Re: RDF 1.1 Primer from Guus Schreiber on 2013-11-27 (public-rdf-wg@w3.org from November 2013)

From: Guus Schreiber <guus.schreiber@vu.nl>
Date: Wed, 27 Nov 2013 16:23:14 +0100
To: Pat Hayes <phayes@ihmc.us>
CC: Yves Raimond <Yves.Raimond@bbc.co.uk>, RDF WG <public-rdf-wg@w3.org>
Message-ID: <52960E62.4090304@vu.nl>
Pat,

Here is the first set of responses to your comments. The responses 
concern your comments on Secs. 1-5. Secs. 6+ to follow.

Guus

 > First pass of major howlers, I will get back with more details and 
suggestions for
 > replacements later.
 >
 > Pat
 > ----------
 >
 > First para. The examples are very atypical and misleading. RDF does 
not do
 > times well, and it is not mostly used for annotating Web pages or 
videos, and
 > 'resources' does not mean just Webbish things.  Might be better to 
use some
 > DBpedia examples right off the bat, and talk explicitly about *data* 
rather than
 > annotation.

Hmm. We were intending to include some “data” examples further-on in the 
document (in the RDF Data section). But I’m surprised you consider 
annotation to be atypical. Of course, Yves and I are a bit biased (due 
to our RDF work on music, TV, musea, archives, libraries). But there is 
lots of RDF annotations out there. And isn’t most of DBpedia in fact 
annotation?
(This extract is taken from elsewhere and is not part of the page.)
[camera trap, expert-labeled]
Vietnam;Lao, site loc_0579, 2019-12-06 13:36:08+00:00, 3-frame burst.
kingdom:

We take the examples of a well-known person and painting to 
get the intuition about RDF across.  I would like to discuss this a bit 
more before changing.

 > 3.1. It is misleading to describe the <subject> as being what the 
statement is
 > "about". A triple is as much "about" its object as it is about its 
subject. (BTW, this
 > bad idea was one of the drivers behind the design of RDF/XML, which 
gives you
 > some idea of what is bad about it :-)

OK, point taken. BTW Turtle does the same thing in the shorthand 
notation. However, I’m not sure this is a subtlety the Primer should 
care about. If we say that a sentence has a “subject” we as humans mean 
that the sentence is “about” the subject”, don’t we? Of course, it says 
also things about the object (and about the predicate). It may confuse 
people if we don’t use “subject” in the usual way.
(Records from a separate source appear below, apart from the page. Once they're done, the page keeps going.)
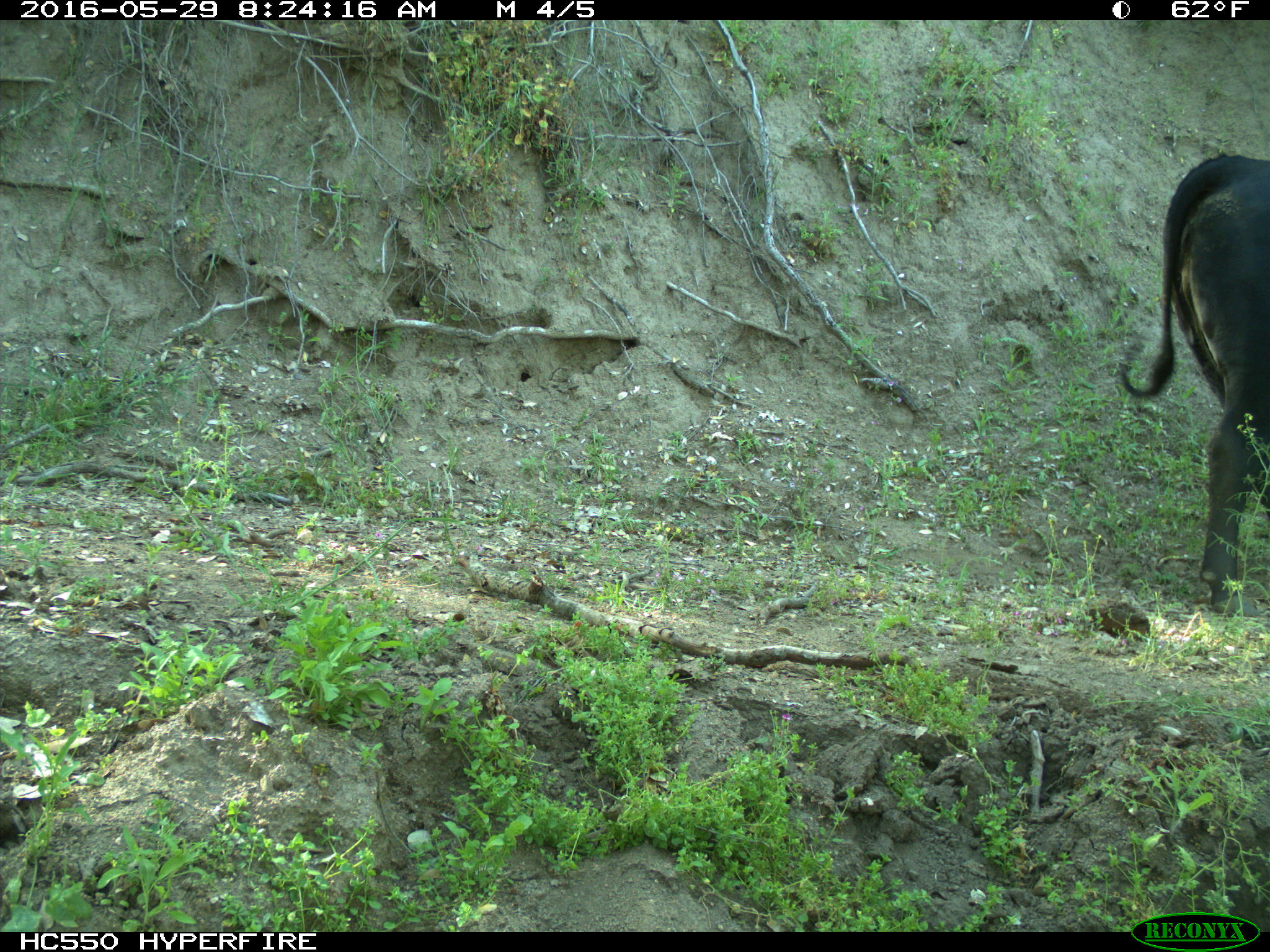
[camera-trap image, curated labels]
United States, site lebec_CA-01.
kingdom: Animalia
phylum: Chordata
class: Mammalia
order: Artiodactyla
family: Bovidae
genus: Bos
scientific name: Bos taurus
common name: domestic cow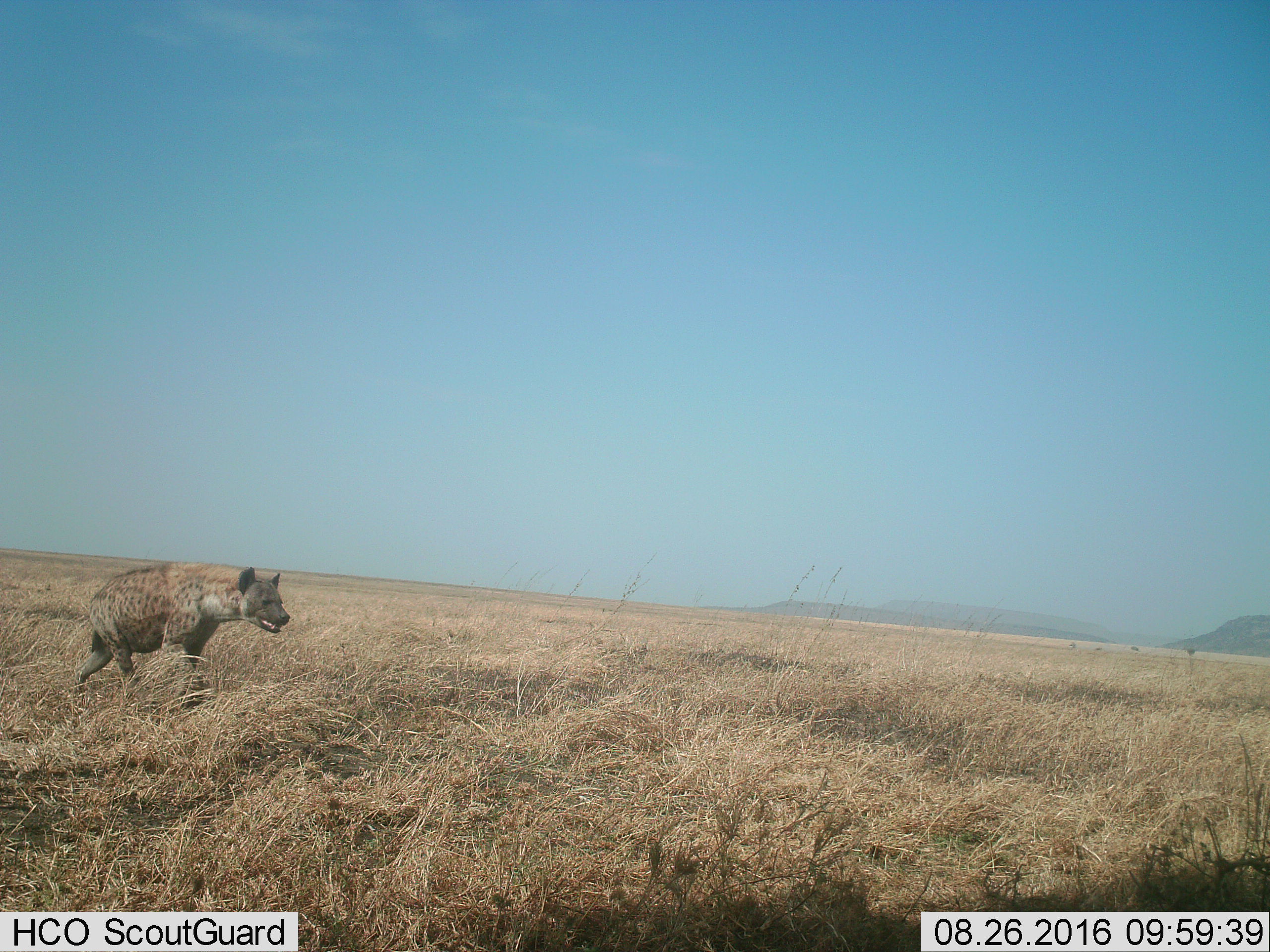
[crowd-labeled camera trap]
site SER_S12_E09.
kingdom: Animalia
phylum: Chordata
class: Mammalia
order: Carnivora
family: Hyaenidae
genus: Crocuta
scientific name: Crocuta crocuta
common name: spotted hyena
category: hyenaspotted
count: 1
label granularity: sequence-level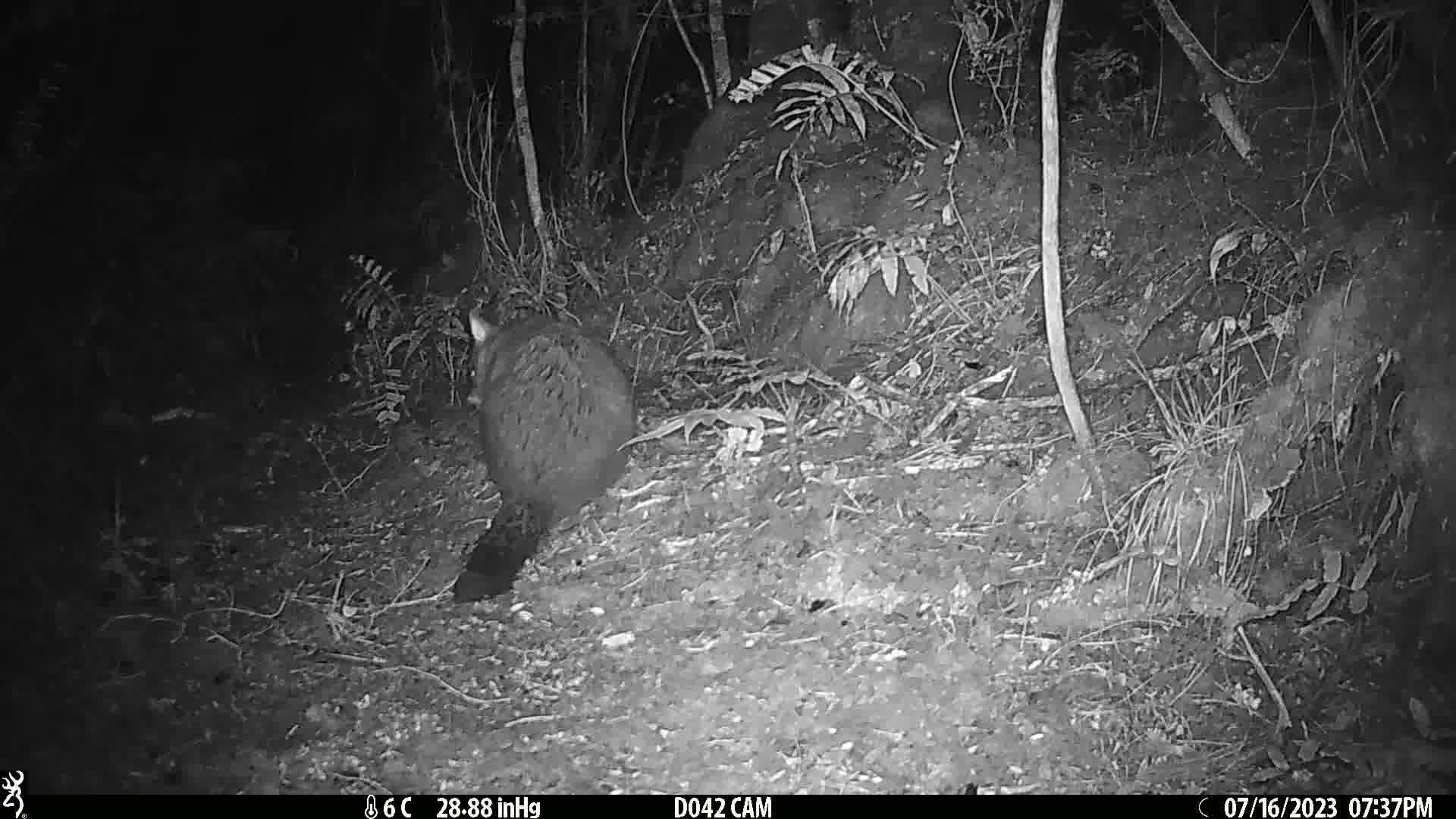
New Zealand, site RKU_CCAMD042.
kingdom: Animalia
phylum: Chordata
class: Mammalia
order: Diprotodontia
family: Phalangeridae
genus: Trichosurus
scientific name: Trichosurus vulpecula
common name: common brushtail possum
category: possum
Possum (common brushtail possum) (Trichosurus vulpecula).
 > Also, this may be rather pedantic, but the S P O terminology refers 
to the parts of
 > the triple, ie it is RDF 'grammar', rather than what these IRIs refer 
to. So the
 > predicate (is an IRI which) refers to the property (which is a real 
thing in the
 > world that relates other things to one another.) I don't mean to 
suggest putting
 > this into the primer, but it might be good to keep it in mind and use the
 > terminology consistently throughout. The usage of 'sentences' versus 
'facts'
 > might be useful here.(?)

Fully agree. Actually, I think we’ve tried to make this distinction 
throughout the rest of the document, but you’re right it is not here. We 
maybe should say:

   RDF Fact: resource property resource
   RDF Sentence: subject predicate object

but it actual traditional for introductory  RDF  texts to say only the 
latter. Hmm, I suggest we discuss this a bit more before changing.
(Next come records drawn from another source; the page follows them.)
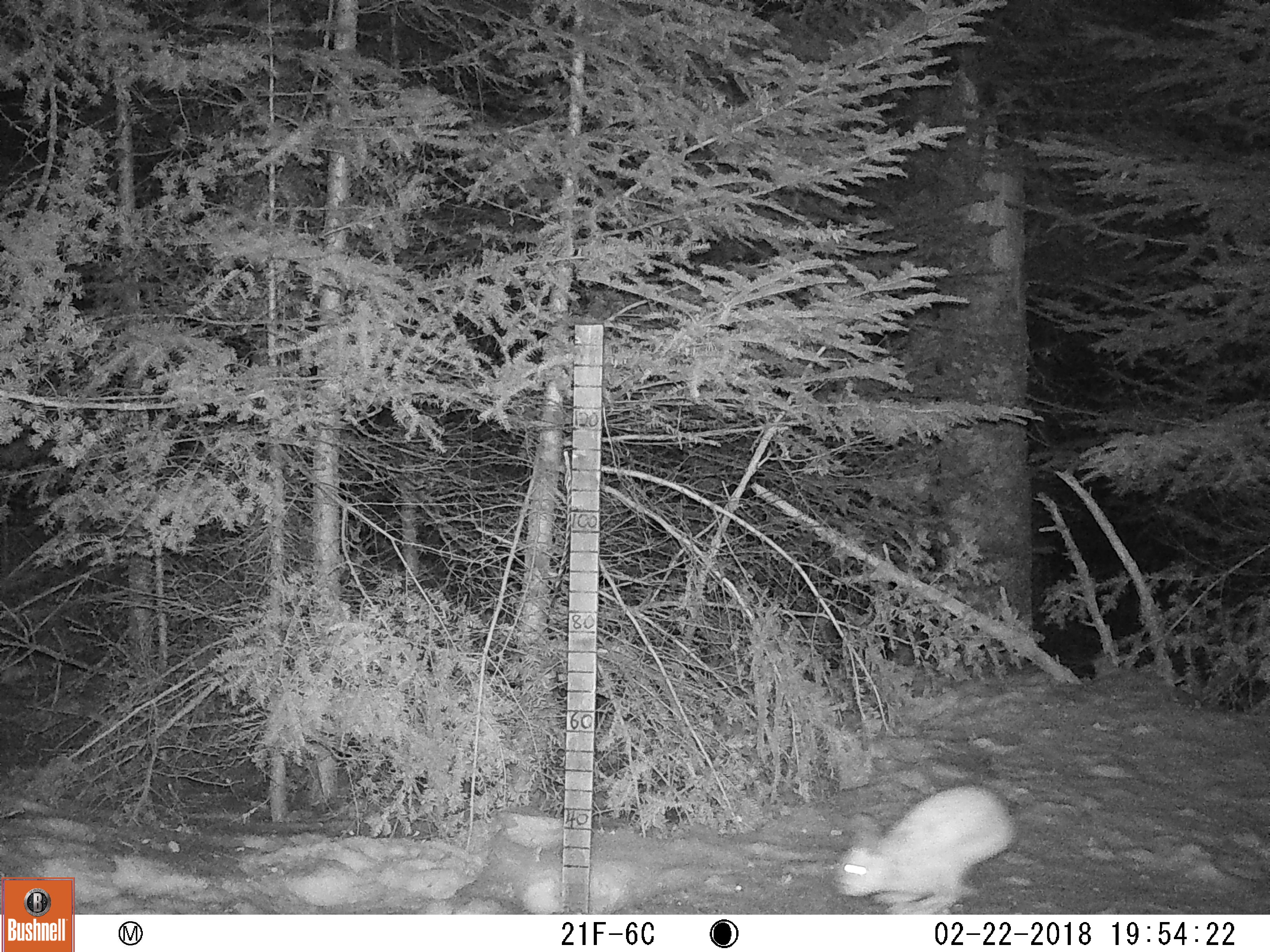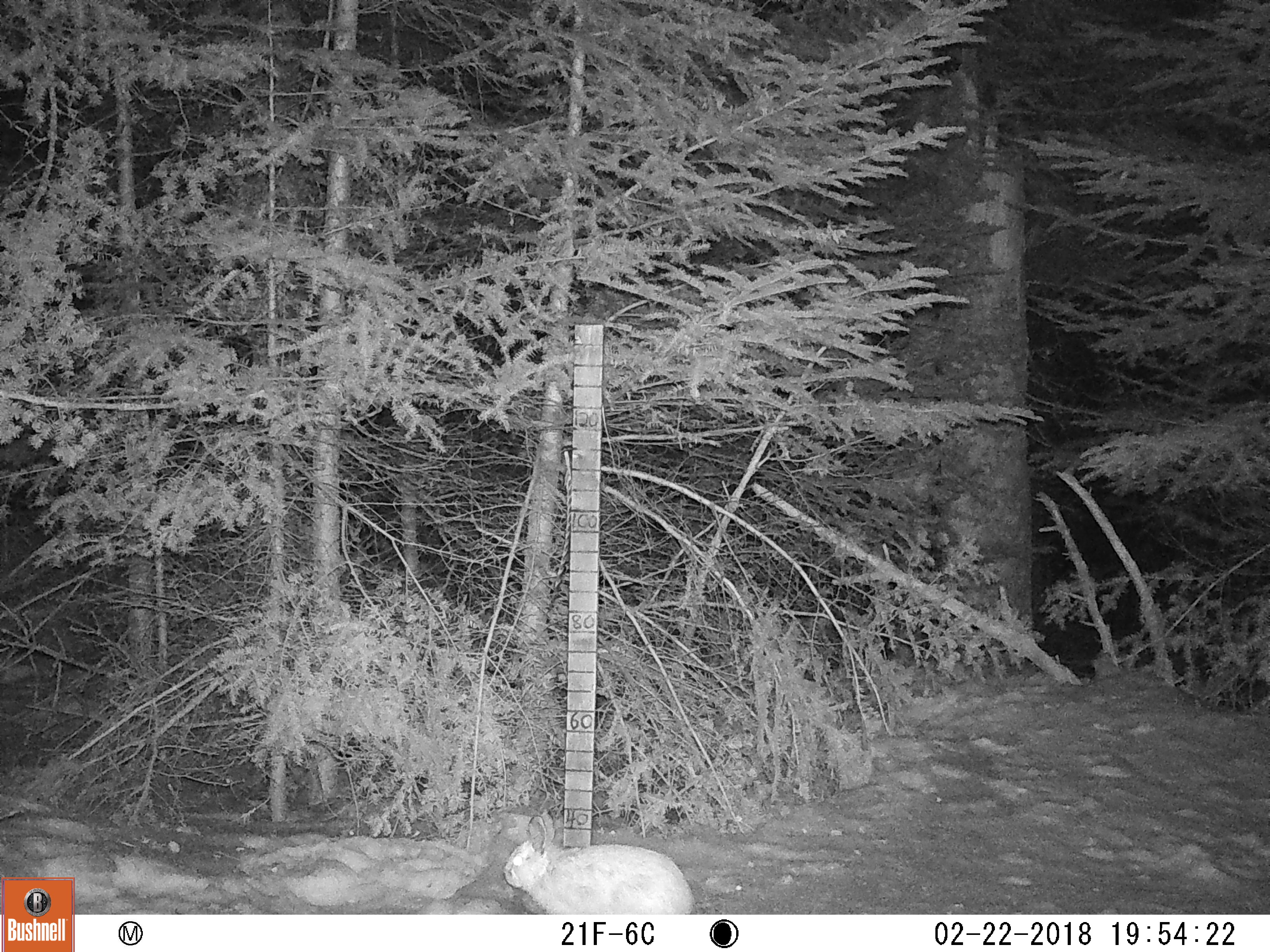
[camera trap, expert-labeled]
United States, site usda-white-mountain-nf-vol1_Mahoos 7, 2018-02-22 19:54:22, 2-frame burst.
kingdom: Animalia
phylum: Chordata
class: Mammalia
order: Lagomorpha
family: Leporidae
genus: Lepus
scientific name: Lepus americanus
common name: snowshoe hare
 > The terminology of "feature" for the property is not standard and not 
particularly
 > helpful to the reader.

Right. I suggest to simply say “property”.

 > Why do you say that the subject IS what the triple is about, whereas 
the object
 > REPRESENTS the value of the feature? This looks like a use/mention 
confusion.
 > I would suggest avoiding the word "value" altogether, as it seems to 
generate
 > confusion wherever it appears.

Now rephrased as:
[[
The subject represents the resource we like to make a statement about. 
The predicate represents a property of the subject. The object 
represents the value of the property for this subject. Because RDF 
statements consist of three elements they are called triples.
]]

I take your point about “value”, but I am at a loss for another term. I 
don’t think that “value” creates much confusion here. The term “property 
value” is very common.

 > The example <This video document> is misleading: RDF has nothing like the
 > "this document" construction. In fact, all the examples in example 1 are
 >  misleading as they suggest that RDF uses English prose fragments 
rather than
 >  IRIs.

Well, the purpose here was to use English prose. I wouldn’t like to get 
rid of that. But the wording of the video example is misleading. Suggest 
to rephrase as Video xyz, or maybe better, BBC program xyz.

 > The last sentence about the "three basic constructs" is therefore 
puzzling
 >  as it comes without any explanation or introduction.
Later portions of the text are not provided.